I don’t recall the Tories mentioning anything about Gay Marriage in the 2010 manifesto. Whilst I can appreciate that a manifesto can't cover every possible contingency and that events might make it necessary for any government to introduce unanticipated legislation, this was not so in the case of gay marriage. There was no reason for the hasty action with minimal consultation and it could have waited until the forthcoming election and been included in the party manifesto. But, in my view, the party took the cowardly approach, didn’t consult with the majority population, and pushed it through hoping that most of the electorate would have forgotten by the time of the election.

Nor did the manifesto mention entering foreign wars for the sake of regime change. Again the government rushed into action without any real thought. If it hadn't been for the rare event of Parliament acting to prevent the government going to war against Assad in Syria, we would now be fighting alongside the evil ISIS who happily decapitate any non-believer without a moment's thought. However you look at the situation, Assad is by far the lesser of the two evils.
Then, of course there is Libya.

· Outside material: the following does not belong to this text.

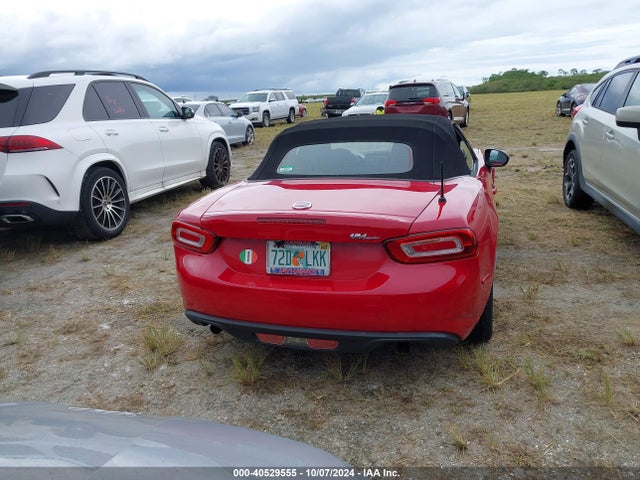 JC1NFAEK1H0110925 Fiat 124 Spider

Our aerial intervention was designed to prevent civilian deaths resulting from the fighting between rebels and the forces of Gaddafi. Here, again we opted to support the rebels and the media rejoiced at Gaddafi's death, but has this improved things? Seemingly not, as we now have two "governments" in Libya busy fighting each other and civilian deaths, either due to fighting or starvation are never ending. And Cameron claimed this was a great success - I wonder what would have had to have happened for him to feel that we had failed?

Then what did the manifesto say about our military? Did it propose cutting them to the bare bones and relying on a part time army of reservists? Did it mention scrapping the Harrier. Did it mention aircraft carriers with no aircraft? I'm sure it didn't as I don't remember any coverage of the subject in the media at the time.

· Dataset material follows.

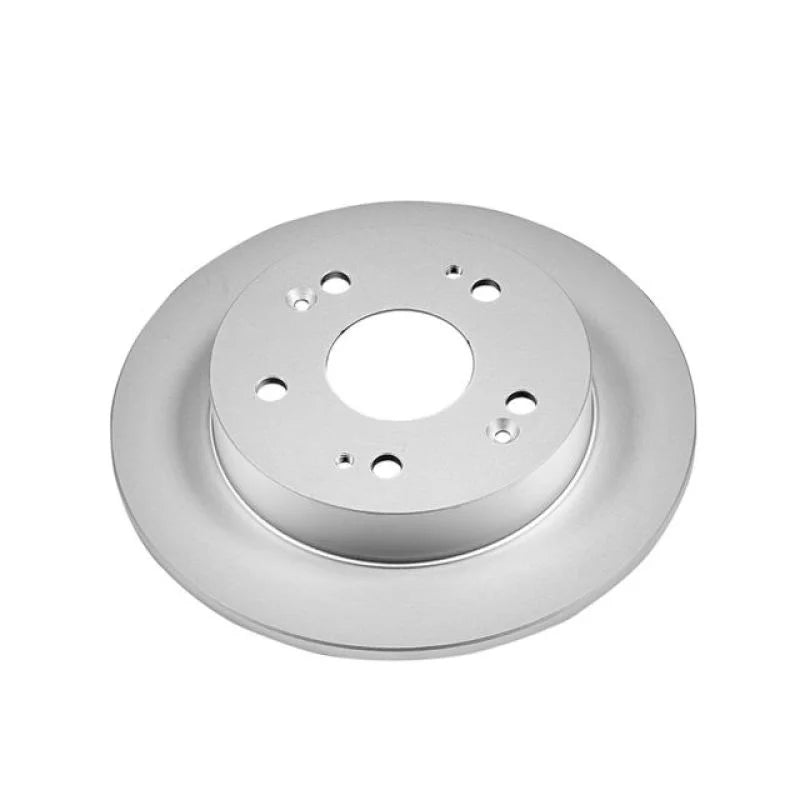 PowerStop Rear Evolution Geomet Coated Rotor fits 2013-2015 Acura ILX / 2013-2014 Acura ILX Hybrid / 2006-2015 Honda Civic...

And then there is Scotland. Were the English offered any say in the decision to give extra powers to Scotland whilst leaving England at Scotland's mercy in the event of a coalition?

That's what the manifesto didn't say, now let's look at what it did say.
The most important promise for a majority of the electorate was to reduce immigration and Cameron even said he wanted it reduced to tens of thousands. This has been totally ignored with the current political line being that immigration is good for the country. Tell that to those trying to buy houses, get their children into English speaking schools or waiting for treatment on the NHS. I'm sure they will all believe that immigration is good for us!

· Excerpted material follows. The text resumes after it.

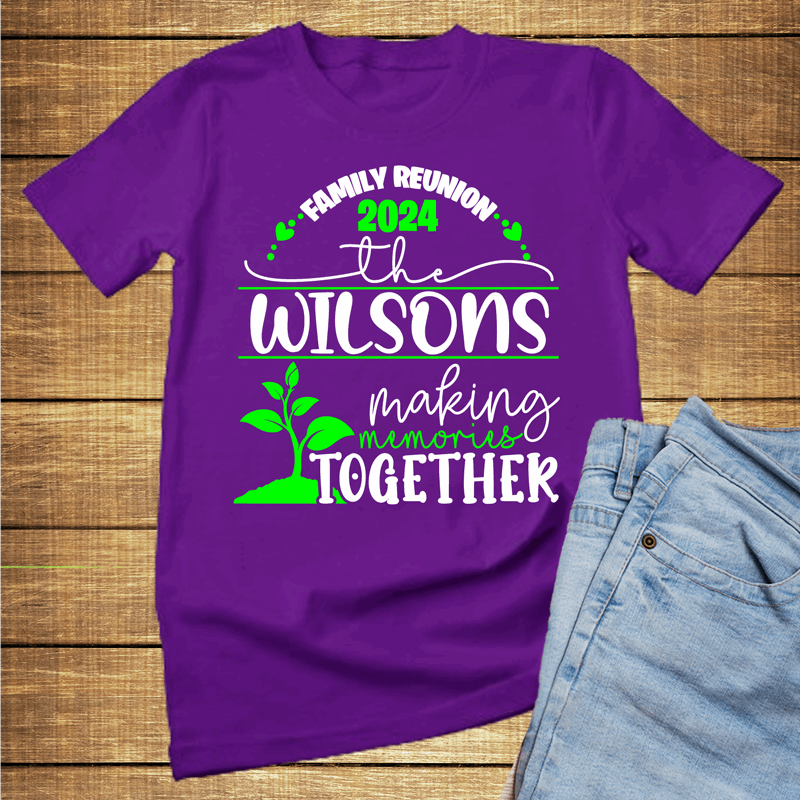Cheap family reunion shirts sales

What will I be looking for in the manifesto?
One priority is to ensure that Christians in this country are able to practice their faith without interference. Seemingly, you can be of any other faith, or even no faith, and can claim that you are being discriminated against if you are not allowed to practice it and wear its symbols in public. Yet Christians are being sacked because they wear a cross or are asked to carry out work which is contrary to their beliefs, such as assisting with abortions or registering gay marriages. This article in Breitbart is worth reading.

Another is the issue of unbiased and independent policing. The failure of the police forces in both Rotherham and Oxford to do anything about gangs of Muslims grooming young white females for fear of being called racist is symptomatic of the political correctness of our police. The "Police and Crime Commissioners" have done little, if anything, to change the situation as many are political hacks who failed elsewhere. One, who has now resigned, was actually a councillor in Rotherham whilst all the abuse was taking place! Even now the police seem more interested in historic crimes committed by so-called celebrities rather than dealing with present day abuse. Today's reports of the “closing down” of police investigations into a child sex abuse allegations in Cyril Smith’s time is clearly a scandal, and needs urgent government action, although, unlike gay marriage, I doubt if it will be seen as a Cameron priority.

I await the manifestos with interest, but I doubt if any of those from the major parties will dissuade me from supporting UKIP.